La solution retenue par la Cour de justice renforce la protection des assujettis en affirmant l’existence d’un droit au remboursement direct auprès de l’État (I), tout en tirant les conséquences financières d’un éventuel retard dans sa mise en œuvre (II).
I. L’affirmation d’un droit au remboursement direct auprès de l’État
La décision de la Cour consacre le droit pour le client de se tourner directement vers l’administration fiscale pour obtenir le remboursement de la taxe. Cette solution est subordonnée à des conditions strictes (A) et se fonde sur des principes cardinaux du système de la taxe sur la valeur ajoutée (B).
A. Les conditions encadrant l’action directe en restitution
La Cour de justice énonce qu’une réglementation nationale s’oppose au droit de l’Union si elle empêche un assujetti de réclamer directement le remboursement de la taxe indûment facturée et versée au Trésor public. Elle subordonne toutefois l’exercice de cette action directe à la réunion de plusieurs conditions cumulatives qui visent à préserver l’équilibre du système fiscal.
Le premier critère tient à l’impossibilité ou à la difficulté excessive de recouvrer la créance auprès du fournisseur. En l’occurrence, l’état de liquidation du prestataire de services caractérise une telle situation, rendant vaine toute démarche de recouvrement à son encontre. L’action directe auprès de l’administration fiscale devient ainsi la seule voie effective pour que le client puisse récupérer la somme indûment payée.
Le second critère réside dans l’absence de toute fraude ou abus de la part des assujettis impliqués dans la transaction. La Cour prend soin de préciser que sa solution s’applique dans un contexte où « aucune fraude et aucun abus ne peuvent être reprochés à ces deux assujettis ». Cette condition permet de garantir que le mécanisme de remboursement direct ne soit pas détourné de sa finalité et ne crée pas un risque de perte de recettes fiscales pour l’État membre.
En posant ces jalons, la Cour s’assure que l’action directe demeure une voie de recours subsidiaire, justifiée par des circonstances particulières et par la bonne foi des opérateurs économiques. Elle évite ainsi de créer une alternative générale à la procédure normale de régularisation entre le fournisseur et son client.

# [Consigne]
D'après l'extrait à lire, quelle situation du prestataire de services caractérise l'impossibilité de recouvrer la créance auprès de lui ?

# [Données fournies]
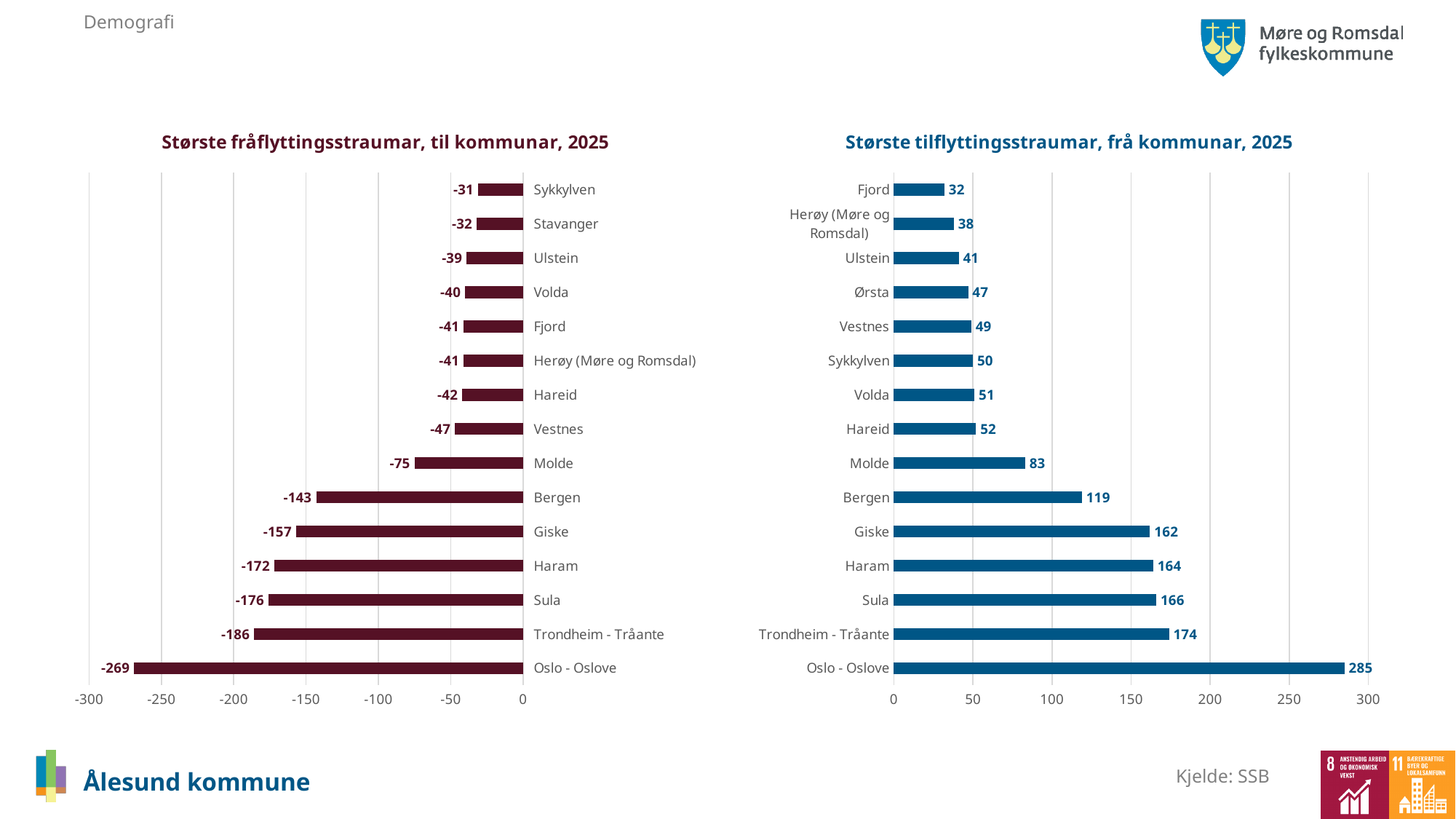
In the chart 'Største fråflyttingsstraumar, til kommunar, 2025', which municipality has the smallest magnitude of outflow (value closest to zero)? Sykkylven In the chart 'Største fråflyttingsstraumar, til kommunar, 2025', what is the value for Trondheim - Tråante? -186 In the chart 'Største tilflyttingsstraumar, frå kommunar, 2025', which is larger, the value for Giske or the value for Bergen? Giske What type of chart is 'Største tilflyttingsstraumar, frå kommunar, 2025'? Bar chart In the chart 'Største tilflyttingsstraumar, frå kommunar, 2025', what is the difference between the values for Oslo - Oslove and Trondheim - Tråante? 111 How many municipalities are shown in the chart 'Største fråflyttingsstraumar, til kommunar, 2025'? 15 In the chart 'Største tilflyttingsstraumar, frå kommunar, 2025', what is the value for Oslo - Oslove? 285 In the chart 'Største fråflyttingsstraumar, til kommunar, 2025', what is the difference between the values for Sula and Haram? 4 In the chart 'Største tilflyttingsstraumar, frå kommunar, 2025', which municipality has the lowest value? Fjord In the chart 'Største tilflyttingsstraumar, frå kommunar, 2025', what is the value for Molde? 83 In the chart 'Største fråflyttingsstraumar, til kommunar, 2025', what is the value for Bergen? -143 In the chart 'Største tilflyttingsstraumar, frå kommunar, 2025', which municipality has the highest value? Oslo - Oslove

# [Solution proposée]
Son état de liquidation.